→ EXERCISE DIRECTIONS
In the records that follow, the lines from the one containing "Clown musical Articule en porcelaine" to the one containing "Blushing Ballerina: hand", inclusive, are to be given again exactly.

★ ★ ★ ★

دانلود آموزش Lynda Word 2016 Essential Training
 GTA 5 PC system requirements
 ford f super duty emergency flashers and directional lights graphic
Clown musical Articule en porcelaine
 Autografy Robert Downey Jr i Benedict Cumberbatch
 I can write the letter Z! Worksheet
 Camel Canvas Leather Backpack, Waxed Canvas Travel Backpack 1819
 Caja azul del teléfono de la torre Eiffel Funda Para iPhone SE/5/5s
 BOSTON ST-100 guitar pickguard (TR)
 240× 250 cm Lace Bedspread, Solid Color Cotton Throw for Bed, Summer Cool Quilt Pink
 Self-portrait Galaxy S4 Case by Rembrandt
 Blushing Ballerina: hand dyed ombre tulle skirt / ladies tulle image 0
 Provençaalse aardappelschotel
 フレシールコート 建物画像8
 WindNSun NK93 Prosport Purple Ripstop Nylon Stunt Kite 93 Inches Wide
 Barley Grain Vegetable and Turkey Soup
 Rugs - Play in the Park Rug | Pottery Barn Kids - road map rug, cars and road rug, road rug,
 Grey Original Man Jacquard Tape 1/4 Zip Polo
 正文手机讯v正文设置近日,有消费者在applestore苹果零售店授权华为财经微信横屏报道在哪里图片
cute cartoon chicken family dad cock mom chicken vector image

★ ★ ★ ★

→ RESULT OF THE TASK
Clown musical Articule en porcelaine
 Autografy Robert Downey Jr i Benedict Cumberbatch
 I can write the letter Z! Worksheet
 Camel Canvas Leather Backpack, Waxed Canvas Travel Backpack 1819
 Caja azul del teléfono de la torre Eiffel Funda Para iPhone SE/5/5s
 BOSTON ST-100 guitar pickguard (TR)
 240× 250 cm Lace Bedspread, Solid Color Cotton Throw for Bed, Summer Cool Quilt Pink
 Self-portrait Galaxy S4 Case by Rembrandt
 Blushing Ballerina: hand dyed ombre tulle skirt / ladies tulle image 0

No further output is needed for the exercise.